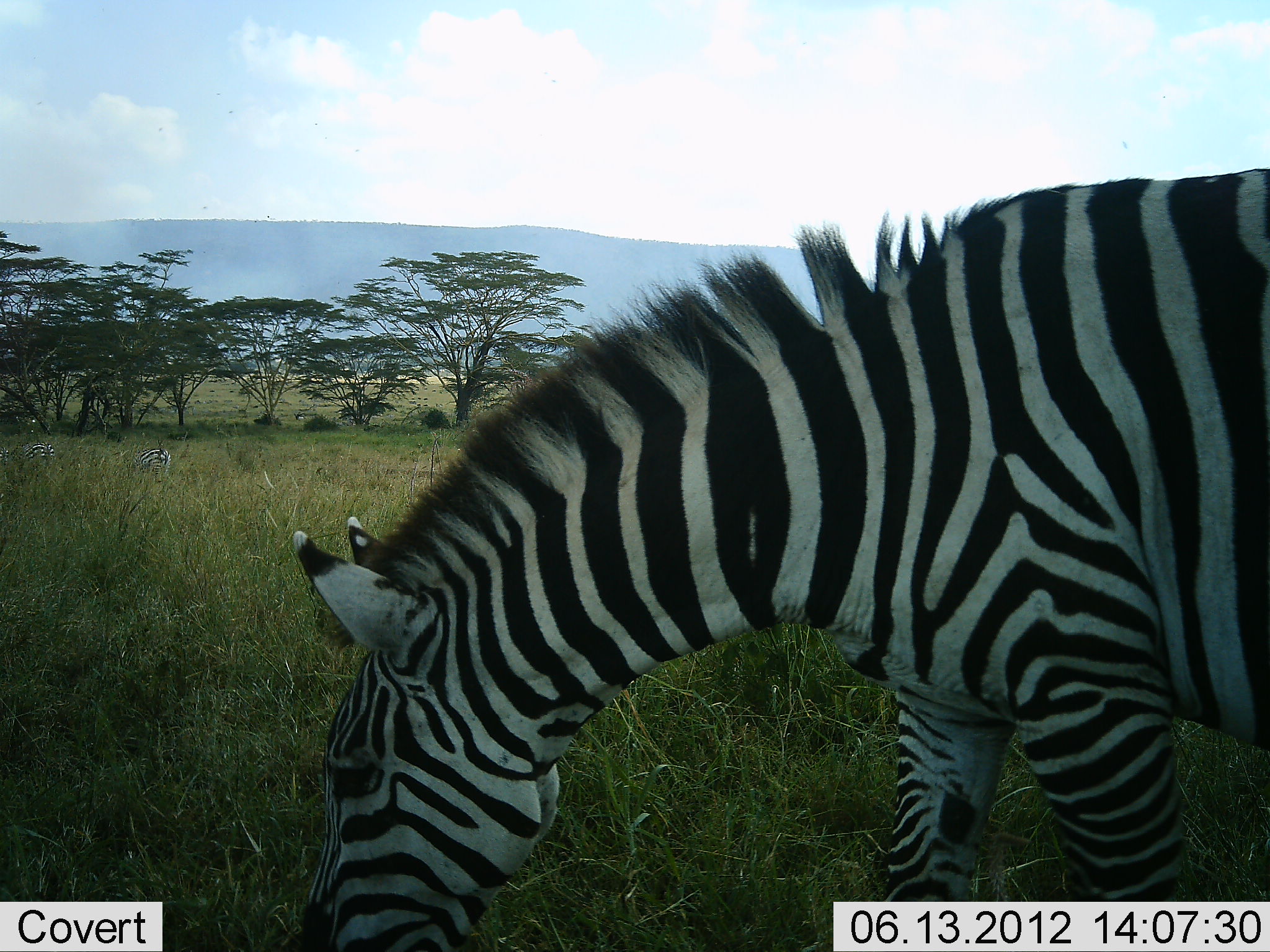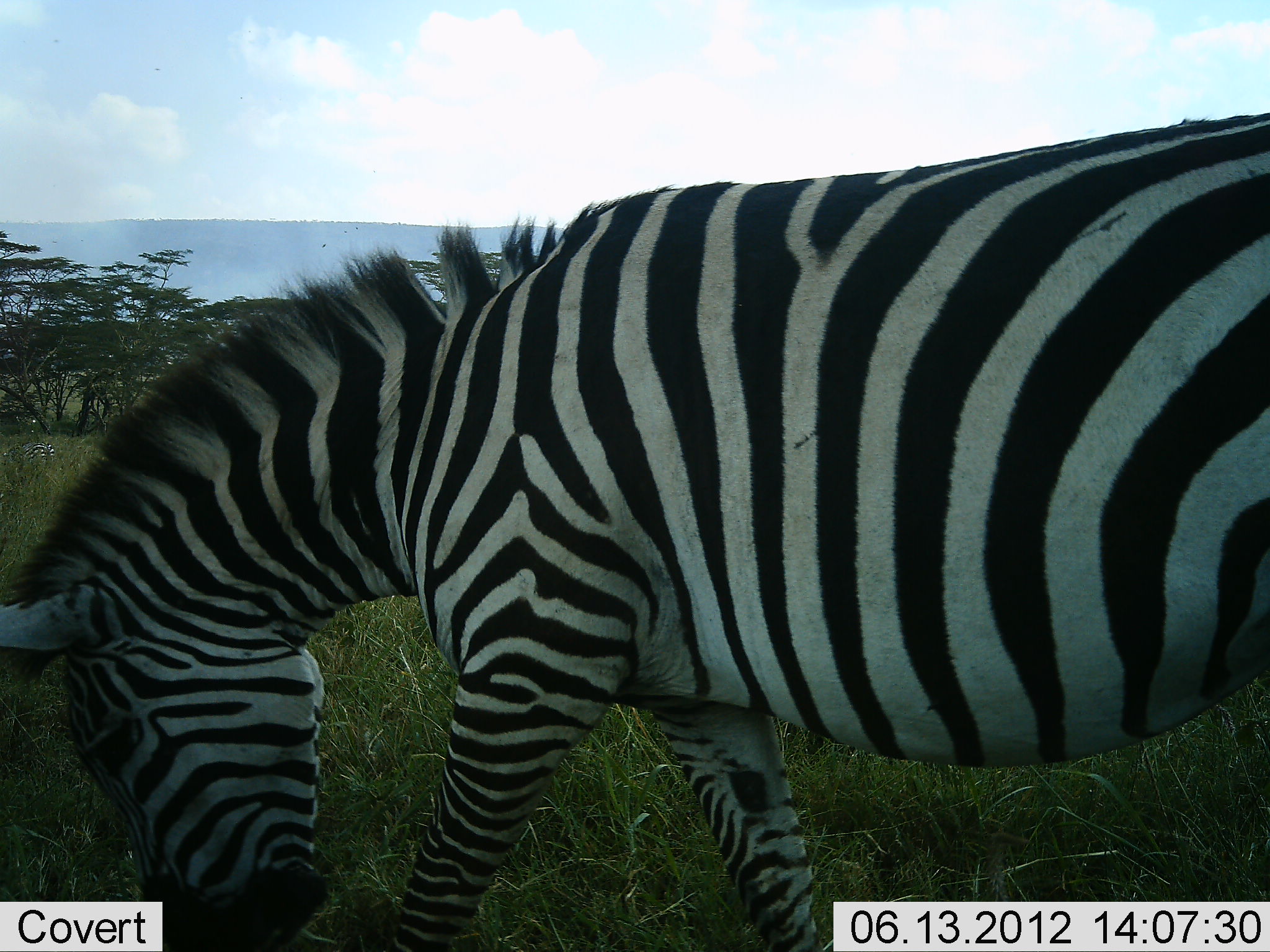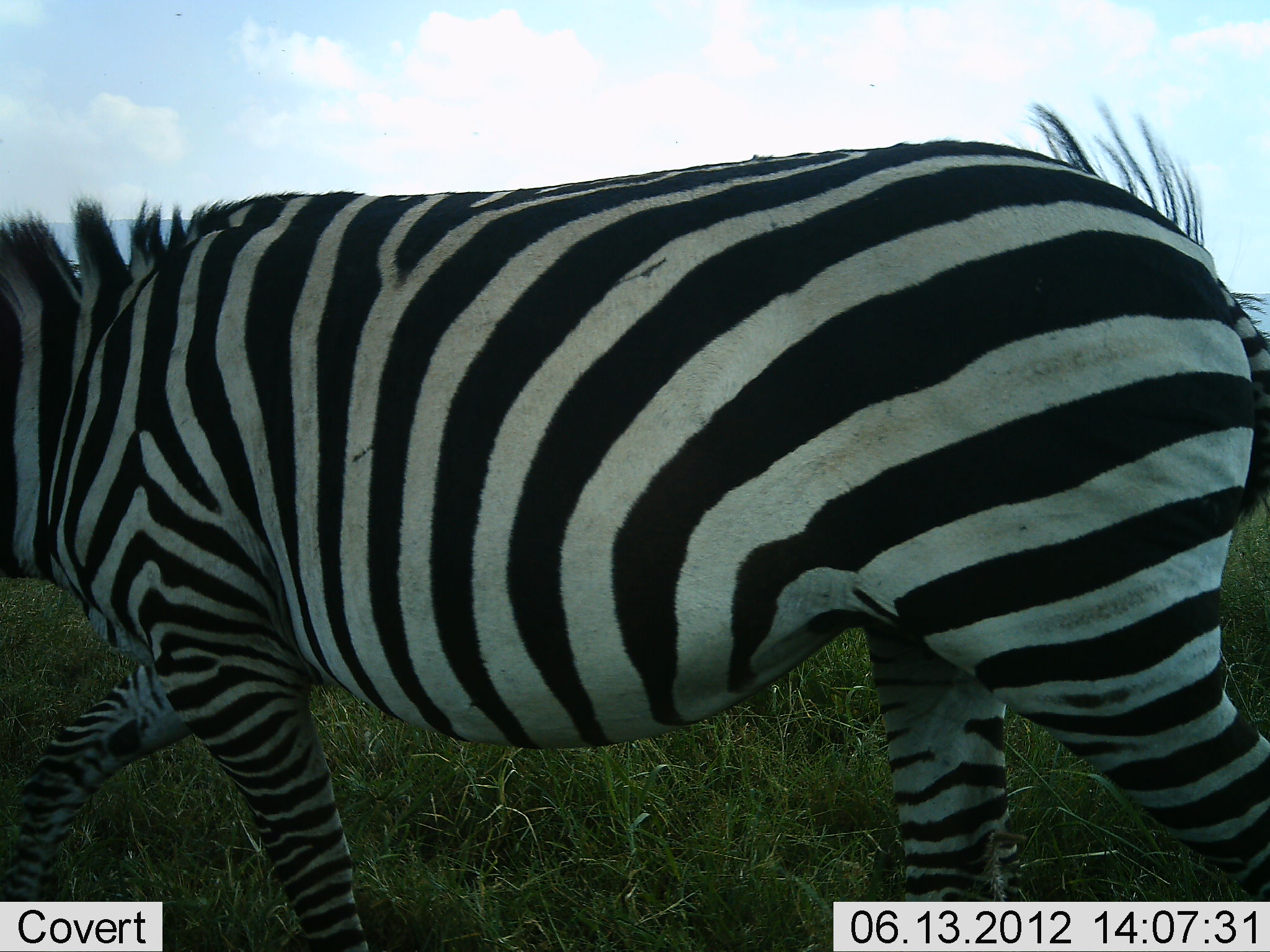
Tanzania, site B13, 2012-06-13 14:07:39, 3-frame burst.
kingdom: Animalia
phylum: Chordata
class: Mammalia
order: Perissodactyla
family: Equidae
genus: Equus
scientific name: Equus quagga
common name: plains zebra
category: zebra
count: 1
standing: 30%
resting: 0%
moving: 80%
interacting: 0%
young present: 0%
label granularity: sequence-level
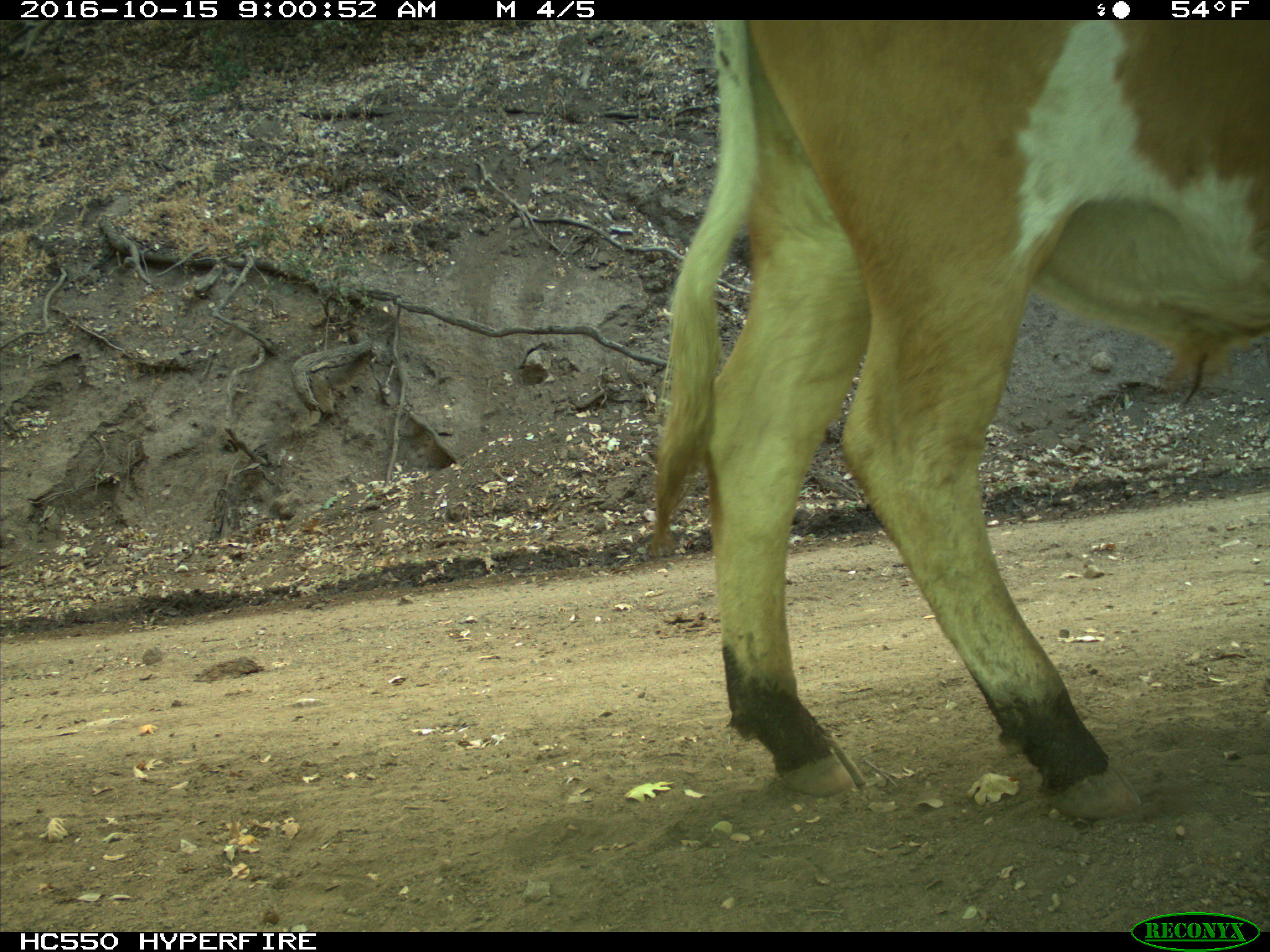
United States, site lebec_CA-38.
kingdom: Animalia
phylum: Chordata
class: Mammalia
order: Artiodactyla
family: Bovidae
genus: Bos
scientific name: Bos taurus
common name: domestic cow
☆ ☆ ☆ ☆ ☆
Within the data, how many lines hold the word "name"? State only that number.

4